If you have a relative path in the java class path, does this just search the current working directory. Does the same hold for class paths declared in a manifest file. In a manifest file is it relative to the dir the jar is in?
Ex. Cmdline
java -cp somejar.jar
Or
Manifest
Class-Path: somejar.jar
A relative path is a path which doesn't start with the root element of the file system. It is simply the path needed in order to locate the file from within the current directory of your program. It is not complete and needs to be combined with the current directory path in order to reach the requested file.

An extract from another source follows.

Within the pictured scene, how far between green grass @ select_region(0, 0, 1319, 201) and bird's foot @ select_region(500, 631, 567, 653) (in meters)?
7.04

Classpath is a parameter in the Java Virtual Machine or the Java compiler that specifies the location of user-defined classes and packages. The parameter may be set either on the command-line, or through an environment variable.
Build path is used by the compiler to resolve dependencies and build a project. Classpath is used during runtime when running a project in order to find necessary dependencies. Build path is configured on the Java Build Path property page of a project.
You've actually mentioned two different cases:
Case #1
java -cp foo/bar/somejar.jar ...
In this case the relative path to the JAR (or whatever) is resolved relative to the current directory.
Case #2
java -jar foo/bar/somejar.jar ...
where somejar.jar contains
Class-Path: anotherjar.jar
In this case "foo/bar/somejar.jar" is resolved relative to the current directory (as above), but "anotherjar.jar" is resolved relative to the directory containing "somejar.jar".
(Aside: my understanding is that a Manifest Class-Path: attribute is respected when a JAR file is included via -cp
or $CLASSPATH
, but it only affects the dependencies of classes loaded from that JAR ... see the "findingclasses" link below.)